Can you swap every "white crinkle paper shred" in the lines below for "white tissue paper scrap", changing nothing else, and give the lines back without the pictures?
Start of Data records
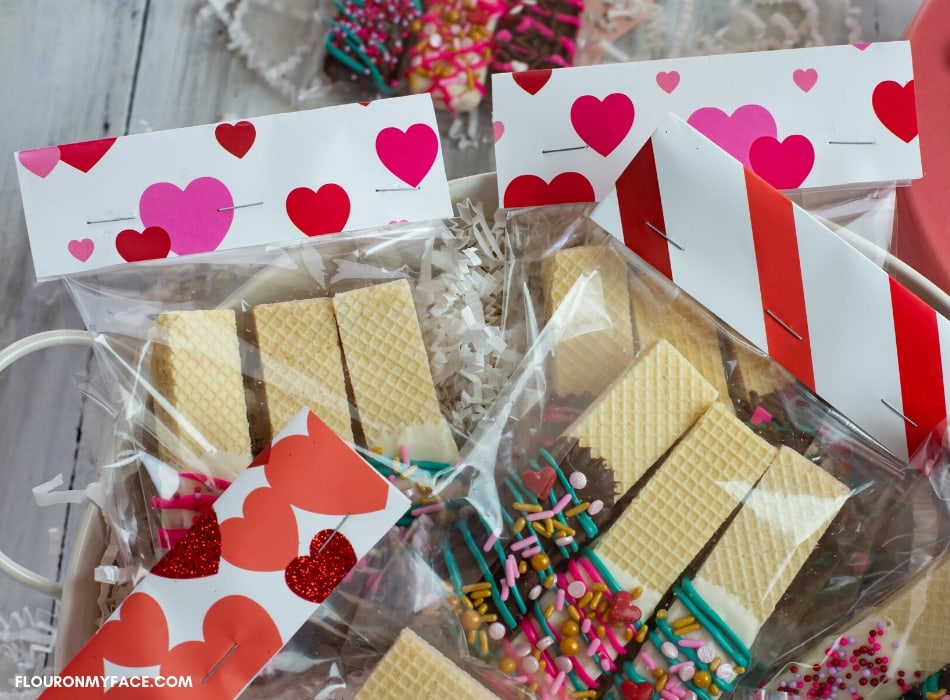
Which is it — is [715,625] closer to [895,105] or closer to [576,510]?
[576,510]

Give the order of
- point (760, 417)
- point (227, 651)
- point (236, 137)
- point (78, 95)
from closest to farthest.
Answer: point (227, 651) < point (760, 417) < point (236, 137) < point (78, 95)

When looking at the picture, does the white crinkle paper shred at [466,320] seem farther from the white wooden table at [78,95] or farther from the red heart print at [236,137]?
the white wooden table at [78,95]

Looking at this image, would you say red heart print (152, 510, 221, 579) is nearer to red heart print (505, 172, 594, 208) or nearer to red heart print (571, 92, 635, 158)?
red heart print (505, 172, 594, 208)

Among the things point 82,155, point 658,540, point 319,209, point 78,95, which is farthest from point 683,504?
point 78,95

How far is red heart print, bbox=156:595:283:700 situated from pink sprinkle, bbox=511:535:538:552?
0.23m

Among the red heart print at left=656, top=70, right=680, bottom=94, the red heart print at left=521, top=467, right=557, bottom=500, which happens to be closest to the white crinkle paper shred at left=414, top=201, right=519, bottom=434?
the red heart print at left=521, top=467, right=557, bottom=500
End of Data records
**Solved exercise:**
Which is it — is [715,625] closer to [895,105] or closer to [576,510]?
[576,510]

Give the order of
- point (760, 417)
- point (227, 651)
- point (236, 137)
- point (78, 95)
from closest to farthest.
Answer: point (227, 651) < point (760, 417) < point (236, 137) < point (78, 95)

When looking at the picture, does the white tissue paper scrap at [466,320] seem farther from the white wooden table at [78,95] or farther from the red heart print at [236,137]?
the white wooden table at [78,95]

Looking at this image, would you say red heart print (152, 510, 221, 579) is nearer to red heart print (505, 172, 594, 208) or nearer to red heart print (571, 92, 635, 158)?
red heart print (505, 172, 594, 208)

Among the things point 82,155, point 658,540, point 319,209, point 78,95, which is farthest from point 683,504?
point 78,95

How far is red heart print, bbox=156:595:283:700 situated from pink sprinkle, bbox=511:535:538:552?
0.23m

Among the red heart print at left=656, top=70, right=680, bottom=94, the red heart print at left=521, top=467, right=557, bottom=500, which happens to be closest to the white tissue paper scrap at left=414, top=201, right=519, bottom=434?
the red heart print at left=521, top=467, right=557, bottom=500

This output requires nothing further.